Exercise aim
Answer these questions from the cybersecurity services extract:
1. What frameworks does the security risk assessment section give as examples of generally accepted security controls frameworks?
2. What is sent to employees in a phishing simulation?
3. Over what does an external penetration test take place?

Security risk assessment. The practitioner identifies possible threats to the organization’s business
and the mitigations; gains an understanding of cybersecurity governance, processes and technology,
as well as critical information assets; and addresses cybersecurity risk in the context of business risk
and use generally accepted security controls frameworks such as NIST CSF, ISO 27001, Federal
Financial Institutions Examination Council’s Cybersecurity Assessment Tool, and the like. During a
security risk assessment, the practitioner will analyze critical assets that store or transmit sensitive
data; identify security requirements and potential threats; ensure compliance with regulatory
administrative, physical, and technical safeguards; determine infrastructure, systems, and process
vulnerabilities; and review areas where essential information could be at risk, including PII, PHI, and
credit card data.
Security policy plan and development. The practitioner drafts or updates new security policies and
plans and establishes a secure foundation while meeting organizational objectives and regulatory
requirements. This type of service involves the practitioner visiting the organization and meeting with
various IT and information security experts, confirming the organization’s compliance requirements,
target areas, and risk threshold, and reviewing existing policies against industry and compliance best
practices. The practitioner will also recommend policy and procedural improvements that address
compliance needs and mitigate risk to an acceptable level; write policies and plans; and suggest
additional policies for the organization to consider implementing.
Identity and access management (IAM) consulting. This practitioner assists in the design, planning,
and integration of various technologies such as single-sign-on (SSO), federation, and password
management. This service includes IAM strategy evaluation and business process development;
reducing business risk and managing access through privileged access management; and support
for on-premise and cloud IAM solutions including design, investigation, and operational governance.
Data loss management and prevention. The practitioner assists in developing a strategy for ensuring
that end users do not send sensitive or critical information outside the corporate network and helps
enterprises discover, monitor, and secure data to prevent exfiltration and ensure regulatory
compliance. This service includes consulting to define data loss management program, policies, and
procedures and to determine data loss management and data loss prevention architecture.
Awareness and phishing training. Training services that address technical and human elements to
ensure that the organization is operating in a secure environment. This service could include phishing
simulations, in which test phishing emails are sent to an organization’s employees to determine how
well employees react.
Vulnerability assessment. A comprehensive view of potential security flaws in an environment by
looking for misconfigurations, unpatched services, open ports and other architectural mistakes. This
assessment should result in a detailed report of identified vulnerabilities, in order of how critical they
are, along with a remediation plan for those vulnerabilities, complete with detailed steps. Automated
tools are leveraged to identify vulnerabilities.
Penetration testing. Find the weaknesses in a system before a malicious actor does, using
knowledgeable testers and automated tools to identify paths vulnerable to exploitation, and provide
recommendations for how to remediate them. An internal penetration takes place from a trusted
network connection inside the organization’s network; an external penetration test takes place over
the public internet. This service includes practitioners attacking the organization’s network (with
permission), and simulating what actual attackers would attempt. The practitioner operates under a
terms of engagement protocol that stipulates what can be done and when they must stop.

Records
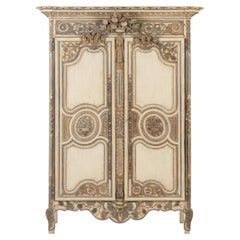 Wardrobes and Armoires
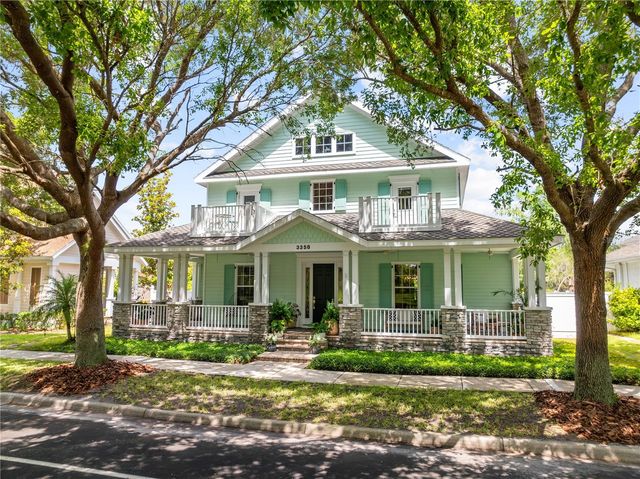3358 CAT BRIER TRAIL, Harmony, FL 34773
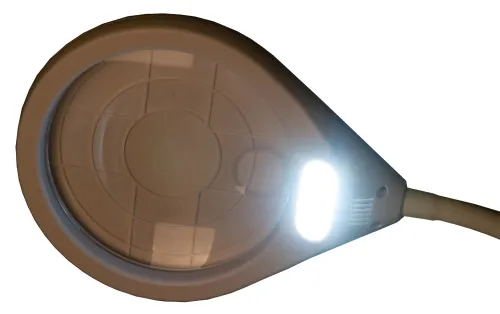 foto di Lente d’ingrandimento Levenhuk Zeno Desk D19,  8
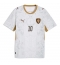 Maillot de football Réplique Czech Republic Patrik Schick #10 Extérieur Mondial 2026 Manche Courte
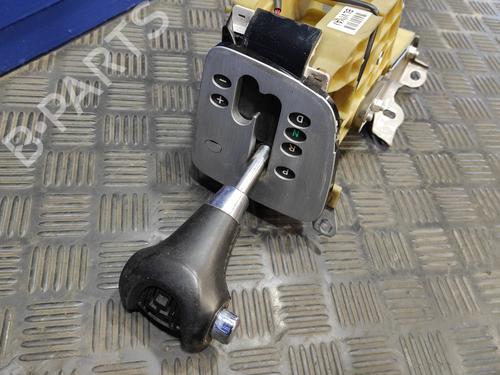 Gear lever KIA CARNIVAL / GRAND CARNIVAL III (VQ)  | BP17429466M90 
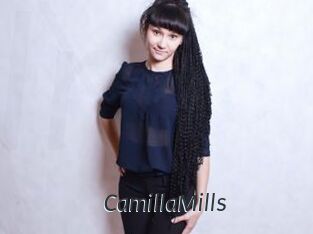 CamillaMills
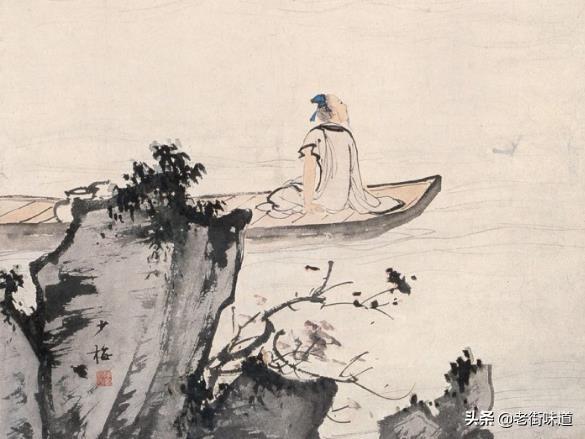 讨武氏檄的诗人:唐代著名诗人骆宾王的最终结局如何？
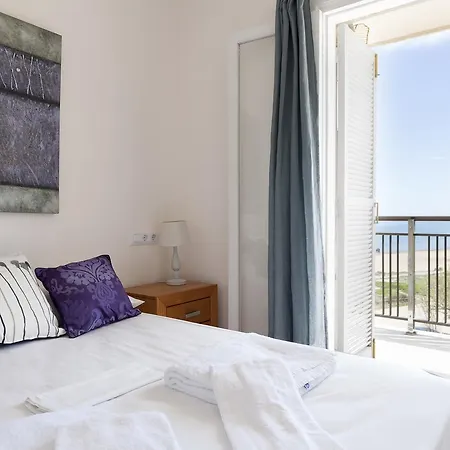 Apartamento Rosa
...
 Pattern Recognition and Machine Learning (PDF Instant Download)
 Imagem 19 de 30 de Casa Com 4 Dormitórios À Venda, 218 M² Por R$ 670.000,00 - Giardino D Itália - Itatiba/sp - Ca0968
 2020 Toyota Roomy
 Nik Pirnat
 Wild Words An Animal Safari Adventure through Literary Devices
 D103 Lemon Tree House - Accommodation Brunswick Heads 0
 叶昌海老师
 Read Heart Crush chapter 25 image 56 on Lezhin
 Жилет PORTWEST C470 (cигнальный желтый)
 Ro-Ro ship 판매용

Your response
1. NIST CSF, ISO 27001, and the Federal Financial Institutions Examination Council’s Cybersecurity Assessment Tool
2. Test phishing emails
3. The public internet